◆ Problem to solve:
Extract every entry word for word.

◆ Supplied material:

▬▬▬

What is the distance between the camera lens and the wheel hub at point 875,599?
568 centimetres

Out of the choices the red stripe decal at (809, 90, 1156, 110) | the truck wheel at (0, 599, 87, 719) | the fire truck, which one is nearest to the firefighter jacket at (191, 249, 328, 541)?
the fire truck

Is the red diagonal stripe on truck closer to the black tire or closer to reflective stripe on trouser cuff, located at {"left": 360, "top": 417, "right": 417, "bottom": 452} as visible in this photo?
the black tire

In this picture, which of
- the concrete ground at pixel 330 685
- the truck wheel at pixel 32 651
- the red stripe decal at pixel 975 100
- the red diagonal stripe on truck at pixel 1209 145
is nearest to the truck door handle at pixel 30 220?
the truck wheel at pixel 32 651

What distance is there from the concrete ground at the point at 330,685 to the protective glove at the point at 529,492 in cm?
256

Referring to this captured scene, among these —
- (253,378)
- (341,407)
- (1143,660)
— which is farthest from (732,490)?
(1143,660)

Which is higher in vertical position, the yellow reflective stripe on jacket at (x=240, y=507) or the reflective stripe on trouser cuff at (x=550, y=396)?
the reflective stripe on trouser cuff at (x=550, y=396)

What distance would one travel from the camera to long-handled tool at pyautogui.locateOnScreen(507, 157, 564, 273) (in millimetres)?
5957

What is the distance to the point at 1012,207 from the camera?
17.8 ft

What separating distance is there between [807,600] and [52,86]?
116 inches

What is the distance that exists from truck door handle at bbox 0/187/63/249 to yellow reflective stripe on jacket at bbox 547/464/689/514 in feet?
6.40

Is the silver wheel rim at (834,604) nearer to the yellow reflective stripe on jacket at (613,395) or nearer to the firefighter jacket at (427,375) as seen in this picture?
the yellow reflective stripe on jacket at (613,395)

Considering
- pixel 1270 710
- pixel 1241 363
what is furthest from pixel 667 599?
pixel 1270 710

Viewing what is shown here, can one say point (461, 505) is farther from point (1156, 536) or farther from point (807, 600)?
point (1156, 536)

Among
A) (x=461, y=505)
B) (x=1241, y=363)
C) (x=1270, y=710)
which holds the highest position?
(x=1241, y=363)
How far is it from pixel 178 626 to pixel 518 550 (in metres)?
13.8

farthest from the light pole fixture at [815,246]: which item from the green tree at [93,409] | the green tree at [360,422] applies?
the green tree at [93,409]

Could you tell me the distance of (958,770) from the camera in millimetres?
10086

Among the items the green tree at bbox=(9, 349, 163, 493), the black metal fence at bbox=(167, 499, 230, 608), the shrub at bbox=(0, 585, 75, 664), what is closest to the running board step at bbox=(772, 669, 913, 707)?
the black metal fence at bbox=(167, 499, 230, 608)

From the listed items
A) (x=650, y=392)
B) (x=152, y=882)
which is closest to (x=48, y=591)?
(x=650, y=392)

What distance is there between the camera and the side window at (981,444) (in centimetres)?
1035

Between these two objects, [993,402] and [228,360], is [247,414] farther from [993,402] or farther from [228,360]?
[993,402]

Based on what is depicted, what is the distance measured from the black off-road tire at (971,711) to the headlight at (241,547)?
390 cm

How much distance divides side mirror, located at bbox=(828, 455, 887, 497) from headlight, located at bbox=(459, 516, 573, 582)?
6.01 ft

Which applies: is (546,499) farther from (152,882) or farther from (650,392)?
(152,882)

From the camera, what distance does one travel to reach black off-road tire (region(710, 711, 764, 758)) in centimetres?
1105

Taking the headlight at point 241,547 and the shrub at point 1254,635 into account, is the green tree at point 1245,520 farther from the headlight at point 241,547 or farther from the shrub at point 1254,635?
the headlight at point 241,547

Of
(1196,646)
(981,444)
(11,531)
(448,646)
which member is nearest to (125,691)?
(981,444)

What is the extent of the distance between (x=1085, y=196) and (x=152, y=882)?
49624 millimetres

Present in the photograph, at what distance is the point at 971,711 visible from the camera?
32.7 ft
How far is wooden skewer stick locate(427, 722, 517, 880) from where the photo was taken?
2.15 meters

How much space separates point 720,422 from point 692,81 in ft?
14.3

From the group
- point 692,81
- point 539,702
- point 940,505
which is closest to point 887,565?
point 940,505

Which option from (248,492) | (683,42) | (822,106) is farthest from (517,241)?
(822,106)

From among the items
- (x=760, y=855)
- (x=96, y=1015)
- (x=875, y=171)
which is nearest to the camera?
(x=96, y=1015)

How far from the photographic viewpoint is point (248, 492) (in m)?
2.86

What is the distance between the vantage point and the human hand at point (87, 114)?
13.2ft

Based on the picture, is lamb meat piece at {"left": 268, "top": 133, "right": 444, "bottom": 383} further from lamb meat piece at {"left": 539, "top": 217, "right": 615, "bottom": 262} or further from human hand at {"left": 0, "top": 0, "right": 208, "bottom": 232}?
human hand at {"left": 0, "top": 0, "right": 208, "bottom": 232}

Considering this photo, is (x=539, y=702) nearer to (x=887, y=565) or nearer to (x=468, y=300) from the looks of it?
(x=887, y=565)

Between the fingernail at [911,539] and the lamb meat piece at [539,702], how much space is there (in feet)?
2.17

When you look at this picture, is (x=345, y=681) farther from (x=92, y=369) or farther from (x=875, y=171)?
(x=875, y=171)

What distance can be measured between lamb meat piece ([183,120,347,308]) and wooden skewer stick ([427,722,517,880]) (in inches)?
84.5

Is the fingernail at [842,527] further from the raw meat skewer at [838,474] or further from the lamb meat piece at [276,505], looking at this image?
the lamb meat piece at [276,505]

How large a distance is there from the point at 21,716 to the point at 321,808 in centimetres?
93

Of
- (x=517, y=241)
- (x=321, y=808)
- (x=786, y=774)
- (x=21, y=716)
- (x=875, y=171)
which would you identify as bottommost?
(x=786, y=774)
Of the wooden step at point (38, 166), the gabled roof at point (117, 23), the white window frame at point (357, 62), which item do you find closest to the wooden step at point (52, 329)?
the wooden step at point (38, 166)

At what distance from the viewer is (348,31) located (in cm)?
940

▬▬▬

◆ Solution to this problem:
What is the distance between the camera lens and the wheel hub at point 875,599?
568 centimetres

Out of the choices the red stripe decal at (809, 90, 1156, 110) | the truck wheel at (0, 599, 87, 719) | the fire truck, which one is nearest to the firefighter jacket at (191, 249, 328, 541)?
the fire truck

Is the red diagonal stripe on truck closer to the black tire or closer to reflective stripe on trouser cuff, located at {"left": 360, "top": 417, "right": 417, "bottom": 452} as visible in this photo?
the black tire

In this picture, which of
- the concrete ground at pixel 330 685
- the truck wheel at pixel 32 651
- the red stripe decal at pixel 975 100
- the red diagonal stripe on truck at pixel 1209 145
is nearest to the truck door handle at pixel 30 220?
the truck wheel at pixel 32 651

What distance is there from the concrete ground at the point at 330,685 to the protective glove at the point at 529,492 in cm?
256

Referring to this captured scene, among these —
- (253,378)
- (341,407)
- (1143,660)
— which is farthest from (732,490)?
(1143,660)

Which is higher in vertical position, the yellow reflective stripe on jacket at (x=240, y=507) or the reflective stripe on trouser cuff at (x=550, y=396)?
the reflective stripe on trouser cuff at (x=550, y=396)

What distance would one travel from the camera to long-handled tool at pyautogui.locateOnScreen(507, 157, 564, 273) (in millimetres)?
5957

What is the distance to the point at 1012,207 from the camera?
17.8 ft

What separating distance is there between [807,600] and [52,86]?
116 inches

What is the distance that exists from truck door handle at bbox 0/187/63/249 to yellow reflective stripe on jacket at bbox 547/464/689/514 in feet?
6.40

Is the silver wheel rim at (834,604) nearer to the yellow reflective stripe on jacket at (613,395) or nearer to the firefighter jacket at (427,375) as seen in this picture?
the yellow reflective stripe on jacket at (613,395)

Considering
- pixel 1270 710
- pixel 1241 363
what is furthest from pixel 667 599?
pixel 1270 710

Viewing what is shown here, can one say point (461, 505) is farther from point (1156, 536) or farther from point (807, 600)?
point (1156, 536)

Among
A) (x=461, y=505)
B) (x=1241, y=363)
C) (x=1270, y=710)
which holds the highest position?
(x=1241, y=363)
How far is it from pixel 178 626 to pixel 518 550 (in metres)?
13.8

farthest from the light pole fixture at [815,246]: which item from the green tree at [93,409] | the green tree at [360,422] applies?
the green tree at [93,409]

Could you tell me the distance of (958,770) from the camera in millimetres?
10086

Among the items the green tree at bbox=(9, 349, 163, 493), the black metal fence at bbox=(167, 499, 230, 608), the shrub at bbox=(0, 585, 75, 664), what is closest to the running board step at bbox=(772, 669, 913, 707)?
the black metal fence at bbox=(167, 499, 230, 608)

From the listed items
A) (x=650, y=392)
B) (x=152, y=882)
which is closest to (x=48, y=591)?
(x=650, y=392)

What distance is there between the camera and the side window at (981,444) (in centimetres)?
1035

Between these two objects, [993,402] and [228,360], is [247,414] farther from [993,402] or farther from [228,360]?
[993,402]

Based on what is depicted, what is the distance measured from the black off-road tire at (971,711) to the headlight at (241,547)?
390 cm

How much distance divides side mirror, located at bbox=(828, 455, 887, 497) from headlight, located at bbox=(459, 516, 573, 582)?
6.01 ft

Which applies: is (546,499) farther from (152,882) or farther from (650,392)?
(152,882)

From the camera, what distance does one travel to reach black off-road tire (region(710, 711, 764, 758)) in centimetres?
1105

Taking the headlight at point 241,547 and the shrub at point 1254,635 into account, is the green tree at point 1245,520 farther from the headlight at point 241,547 or farther from the shrub at point 1254,635?
the headlight at point 241,547

Of
(1196,646)
(981,444)
(11,531)
(448,646)
which member is nearest to (125,691)?
(981,444)

What is the extent of the distance between (x=1085, y=196) and (x=152, y=882)?
49624 millimetres

Present in the photograph, at what distance is the point at 971,711 visible from the camera?
32.7 ft
How far is wooden skewer stick locate(427, 722, 517, 880) from where the photo was taken?
2.15 meters

How much space separates point 720,422 from point 692,81 in ft?
14.3

From the group
- point 692,81
- point 539,702
- point 940,505
which is closest to point 887,565?
point 940,505

Which option from (248,492) | (683,42) | (822,106) is farthest from (517,241)?
(822,106)

From among the items
- (x=760, y=855)
- (x=96, y=1015)
- (x=875, y=171)
which is nearest to the camera?
(x=96, y=1015)

How far from the photographic viewpoint is point (248, 492) (in m)?
2.86

What is the distance between the vantage point and the human hand at point (87, 114)?
13.2ft

Based on the picture, is lamb meat piece at {"left": 268, "top": 133, "right": 444, "bottom": 383} further from lamb meat piece at {"left": 539, "top": 217, "right": 615, "bottom": 262} or further from human hand at {"left": 0, "top": 0, "right": 208, "bottom": 232}?
human hand at {"left": 0, "top": 0, "right": 208, "bottom": 232}

Considering this photo, is (x=539, y=702) nearer to (x=887, y=565) or nearer to (x=468, y=300) from the looks of it?
(x=887, y=565)

Between the fingernail at [911,539] and the lamb meat piece at [539,702], how much space is there (in feet)?
2.17

When you look at this picture, is (x=345, y=681) farther from (x=92, y=369) or farther from (x=875, y=171)?
(x=875, y=171)

What distance can be measured between lamb meat piece ([183,120,347,308]) and wooden skewer stick ([427,722,517,880]) (in inches)?
84.5

Is the fingernail at [842,527] further from the raw meat skewer at [838,474] or further from the lamb meat piece at [276,505], looking at this image?
the lamb meat piece at [276,505]

How large a distance is there from the point at 21,716 to the point at 321,808 in centimetres?
93

Of
- (x=517, y=241)
- (x=321, y=808)
- (x=786, y=774)
- (x=21, y=716)
- (x=875, y=171)
which would you identify as bottommost?
(x=786, y=774)
Of the wooden step at point (38, 166), the gabled roof at point (117, 23), the white window frame at point (357, 62), which item do you find closest to the wooden step at point (52, 329)?
the wooden step at point (38, 166)

At what distance from the viewer is (348,31) located (in cm)?
940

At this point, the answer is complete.